Знаменитая история с Достоевским, стоящим у витрины магазина Дациаро, история, зеркальная смыслу статьи Толстого, имеет удивительное окончание. (История эта весьма тёмная, хотя и затасканная: мы знаем об этом событии со слов Суворина, и совершенно непонятно, как рассказал бы об этом сам Достоевский, если бы захотел.) Так вот, Алексей Сергеевич Суворин в своём «Дневнике», опубликованном только в 1923 году (Суворин умер в 1912-м), записал историю, случившуюся 20 февраля 1880 года, в день покушения И. О. Млодецкого на М. Т. Лорис-Меликова. (Сам Достоевский потом будет присутствовать при казни Млодецкого, и это произведёт на него чрезвычайно тягостное впечатление.) Достоевский не жаловал Суворина и сблизился с ним только в последние годы жизни, и вот в этот день они стали говорить о случившемся недавно взрыве в Зимнем дворце (устроенном знаменитым Халтуриным).

Суворин пишет: «В день покушения Млодецкого на Лорис-Меликова я сидел у Ф. М. Достоевского. Он занимал бедную квартирку. Я застал его за круглым столиком его гостиной набивающим папиросы. Лицо его походило на лицо человека, только что вышедшего из бани, с полка, где он парился. Оно как будто носило на себе печать пота. Я, вероятно, не мог скрыть своего удивления, потому что он, взглянув на меня и поздоровавшись, сказал:

– А у меня только что прошёл припадок. Я рад, очень рад.

⁂

* _Задания_:
• A. Процитируйте отрывок о Достоевском и Суворине, начиная со слов «Знаменитая история с» и заканчивая словами «(устроенном знаменитым Халтуриным).».
• B. Согласуются ли с отрывком о Достоевском и Суворине следующие утверждения? На каждое ответьте «да» или «нет» и приведите решающие слова текста дословно.
(i) «Дневник» Суворина был опубликован в 1923 году.
(ii) Достоевский был близок с Сувориным на протяжении всей жизни.
(iii) Суворин застал Достоевского за письменным столом в кабинете.
• C. Продолжите рассказ о встрече Суворина с Достоевским с того места, где он обрывается.

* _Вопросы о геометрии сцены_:
⁂

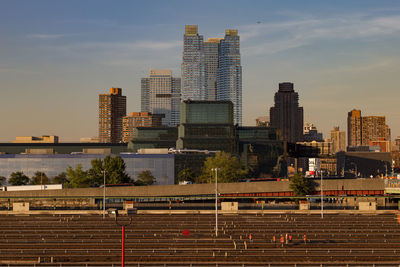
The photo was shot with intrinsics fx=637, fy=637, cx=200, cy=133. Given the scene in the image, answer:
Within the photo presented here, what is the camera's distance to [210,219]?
126875 millimetres

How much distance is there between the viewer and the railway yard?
84.9m

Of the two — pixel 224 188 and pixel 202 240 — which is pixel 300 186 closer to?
pixel 224 188

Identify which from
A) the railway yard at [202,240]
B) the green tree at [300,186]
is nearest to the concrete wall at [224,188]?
the green tree at [300,186]

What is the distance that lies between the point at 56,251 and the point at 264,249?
99.0 feet

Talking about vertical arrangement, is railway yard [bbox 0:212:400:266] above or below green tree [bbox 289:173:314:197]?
below

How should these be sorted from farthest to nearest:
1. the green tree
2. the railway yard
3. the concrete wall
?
1. the green tree
2. the concrete wall
3. the railway yard

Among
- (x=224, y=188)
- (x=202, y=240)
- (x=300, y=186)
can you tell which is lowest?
(x=202, y=240)

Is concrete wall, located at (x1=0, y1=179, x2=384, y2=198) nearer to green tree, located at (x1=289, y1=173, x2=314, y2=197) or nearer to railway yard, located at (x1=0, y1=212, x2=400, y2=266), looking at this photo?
green tree, located at (x1=289, y1=173, x2=314, y2=197)

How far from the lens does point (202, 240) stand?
100m

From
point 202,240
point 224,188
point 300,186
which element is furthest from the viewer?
point 224,188

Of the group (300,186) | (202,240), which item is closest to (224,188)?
(300,186)

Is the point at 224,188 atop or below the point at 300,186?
Answer: below

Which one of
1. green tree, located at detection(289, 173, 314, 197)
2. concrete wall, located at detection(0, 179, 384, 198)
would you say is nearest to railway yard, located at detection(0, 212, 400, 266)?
concrete wall, located at detection(0, 179, 384, 198)

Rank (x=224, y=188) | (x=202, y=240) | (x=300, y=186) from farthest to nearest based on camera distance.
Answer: (x=224, y=188) → (x=300, y=186) → (x=202, y=240)
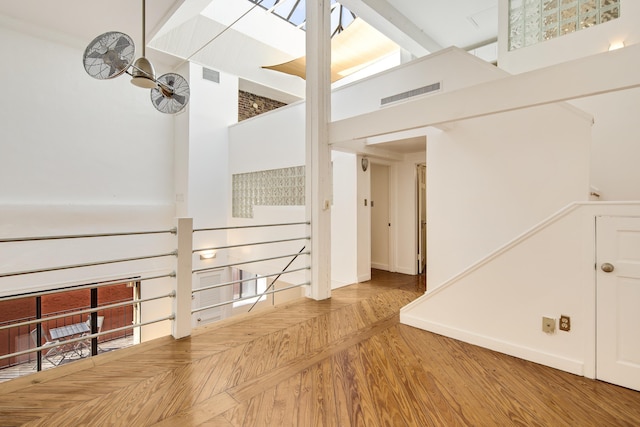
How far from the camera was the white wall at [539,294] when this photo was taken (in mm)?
2203

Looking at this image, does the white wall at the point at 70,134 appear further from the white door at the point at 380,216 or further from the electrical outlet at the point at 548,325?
the electrical outlet at the point at 548,325

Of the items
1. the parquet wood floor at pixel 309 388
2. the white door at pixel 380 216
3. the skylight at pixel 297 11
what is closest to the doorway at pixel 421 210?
the white door at pixel 380 216

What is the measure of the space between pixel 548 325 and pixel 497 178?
1.80 m

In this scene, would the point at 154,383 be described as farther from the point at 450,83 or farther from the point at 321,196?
the point at 450,83

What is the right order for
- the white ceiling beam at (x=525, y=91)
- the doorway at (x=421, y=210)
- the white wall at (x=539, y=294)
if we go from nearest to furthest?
the white ceiling beam at (x=525, y=91)
the white wall at (x=539, y=294)
the doorway at (x=421, y=210)

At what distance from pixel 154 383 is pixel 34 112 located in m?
5.85

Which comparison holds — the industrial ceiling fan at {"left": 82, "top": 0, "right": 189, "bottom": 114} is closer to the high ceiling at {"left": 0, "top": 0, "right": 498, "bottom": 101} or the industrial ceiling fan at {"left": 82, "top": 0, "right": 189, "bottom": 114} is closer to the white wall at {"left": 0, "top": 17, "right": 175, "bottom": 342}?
the high ceiling at {"left": 0, "top": 0, "right": 498, "bottom": 101}

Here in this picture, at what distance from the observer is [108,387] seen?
2.05 metres

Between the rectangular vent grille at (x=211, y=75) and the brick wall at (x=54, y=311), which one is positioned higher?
the rectangular vent grille at (x=211, y=75)

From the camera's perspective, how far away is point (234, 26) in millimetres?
6445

⁂

* _Ответы к упражнению_:
• A.
Знаменитая история с Достоевским, стоящим у витрины магазина Дациаро, история, зеркальная смыслу статьи Толстого, имеет удивительное окончание. (История эта весьма тёмная, хотя и затасканная: мы знаем об этом событии со слов Суворина, и совершенно непонятно, как рассказал бы об этом сам Достоевский, если бы захотел.) Так вот, Алексей Сергеевич Суворин в своём «Дневнике», опубликованном только в 1923 году (Суворин умер в 1912-м), записал историю, случившуюся 20 февраля 1880 года, в день покушения И. О. Млодецкого на М. Т. Лорис-Меликова. (Сам Достоевский потом будет присутствовать при казни Млодецкого, и это произведёт на него чрезвычайно тягостное впечатление.) Достоевский не жаловал Суворина и сблизился с ним только в последние годы жизни, и вот в этот день они стали говорить о случившемся недавно взрыве в Зимнем дворце (устроенном знаменитым Халтуриным).

• B.
(i) Да: «опубликованном только в 1923 году».
(ii) Нет: «Достоевский не жаловал Суворина и сблизился с ним только в последние годы жизни».
(iii) Нет: «Я застал его за круглым столиком его гостиной набивающим папиросы».

• C.
И он продолжал набивать папиросы. О покушении ни он, ни я ещё не знали. Но разговор скоро перешёл на политические преступления вообще и на взрыв в Зимнем дворце в особенности. Обсуждая это событие, Достоевский остановился на странном отношении общества к преступлениям этим. Общество как будто сочувствовало им или, ближе к истине, не знало хорошенько, как к ним относиться.

– Представьте себе, – говорил он, – что мы с вами стоим у окон магазина Дациаро и смотрим картины. Около нас стоит человек, который притворяется, что смотрит. Он чего-то ждёт и всё оглядывается. Вдруг поспешно подходит к нему другой человек и говорит: “Сейчас Зимний дворец будет взорван. Я завёл машину”. Мы это слышим. Представьте себе, что мы это слышим, что люди эти так возбуждены, что не соразмеряют обстоятельств и своего голоса. Как бы мы с вами поступили? Пошли бы мы в Зимний дворец предупредить о взрыве или обратились ли к полиции, к городовому, чтобы он арестовал этих людей? Вы пошли бы?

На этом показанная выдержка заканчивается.